"You can’t replicate touches like these,” says Monpen Kityingsopon, referring to thick, brown layers of glue evident on a wall behind her. “Workers in the past would leave these scuffmarks on walls when they tried to wipe the shoemaking glue off their hands.”
Image Courtesy of Shoes Maker Home
Along with her siblings, including sisters Ranee and Monthip, Monpen runs Shoes Maker Home, a three-room boutique hotel set in her family’s former shoe factory in Thonburi. In 1959, her grandfather, a Chinese immigrant named Piangyoong Sae Liao, opened the shop—the kind of small, family-run venture that once defined Bangkok’s economy. In its heyday, the factory employed more than 20 workers, and the business thrived, selling women’s sandals and leather boots in bustling marketplaces like Sampeng for decades.
After the Tom Yum Kung crisis in 1997, however, sales suffered, and the market became more competitive as big businesses working at scale began to dominate the industry. In 2014, the family closed their factory doors for good. But the dream to keep the family business alive lived on. Instead of fanning out to work for large companies in other industries, the second and third generation family members rallied together to open a small hotel that would reflect their grandfather’s work.

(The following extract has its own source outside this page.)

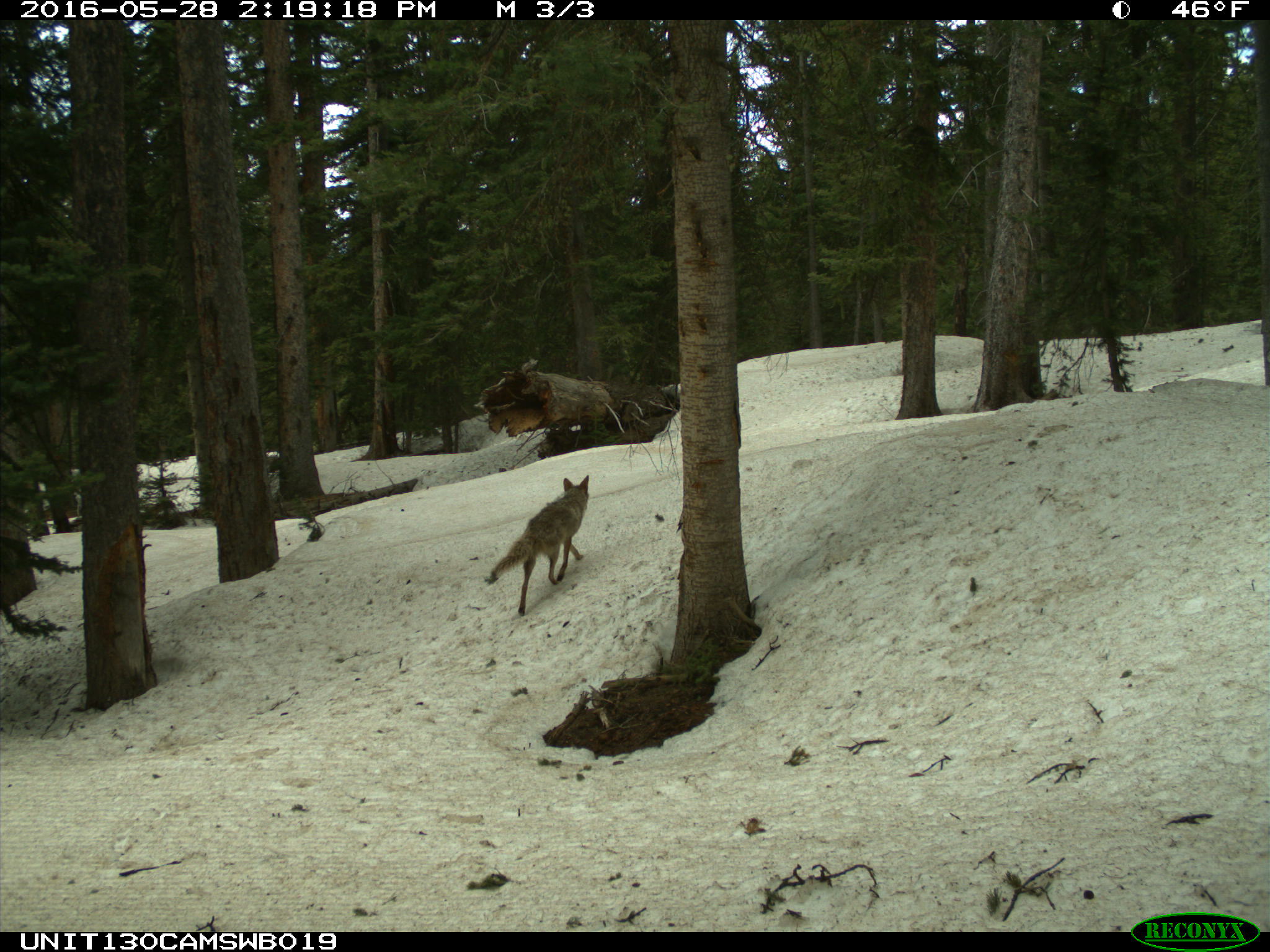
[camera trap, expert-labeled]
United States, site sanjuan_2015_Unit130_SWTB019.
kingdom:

Their story is a quintessentially Bangkok tale: a Chinese immigrant works to save money and opens a business; through tireless effort and grit, it flourishes; as time wears on, future generations adapt while keeping the business in the family.
“We were rather accepting of the situation, but we also didn’t want to part with things like the wooden shoe models we kept from decades ago,” Monpen recalls.
After discussing it together, members of the Kityingsopon family came to the conclusion that they wanted to turn their old factory into a hotel.
Instead of turning it into a hostel, with many beds in one room rented for cheap, they aimed for something more. They redecorated each of the rooms to preserve the memories they cherished of the former business. They painted images that spoke to the district’s past as a shoemaking hub on the walls and placed their old wooden shoe models on shelves. They hung up black-and-white family photographs. The three rooms—42, 44, and 46—are named after the shoe sizes the business most often produced. In these, they stripped the walls down to highlight the aesthetic of old shophouses.
Image Courtesy of Shoes Maker Home
It took them almost a year to finish the renovations. But like many other hotel owners, Monpen admitted they didn’t foresee the pandemic situation becoming what it has. Since April 2021, the hotel hasn’t welcomed any new visitors and has closed its doors for the time being.
“As our hotel is located near other people’s houses, we are concerned we might cause unwanted problems to the people in the area if we brought in outside guests,” she says. “If we had known about this, we might have halted the renovation.”
When asked about the future of their hotel, Monpen says the family didn’t have any definite plans to change course during the pandemic, but she does voice concern about how the current situation might affect the mindset of the tourists.
Image Courtesy of Shoes Maker Home
“Even megaprojects like condominiums are losing sales. People might change their traveling preferences, and it might take a tremendous amount of time before things go back to normal.”
Just like the Tom Yum Kung crisis, the economic downturn that delivered fatal blows to many businesses and corporations, Covid-19 has devastated people and businesses in the tourism industry. While its effects have proved stubbornly hard to shake, leaving tourism in chronic distress, many businesses like Monpen’s are showing incredible resilience in the face of crisis.
Shoes Maker Home may not be able to share Piangyoong’s story with visitors now, but Monpen and company are still honoring their late grandfather, even if it isn’t obvious. They are drawing on his perseverance in uncertain times, and through that, they might keep the family working together long into the future.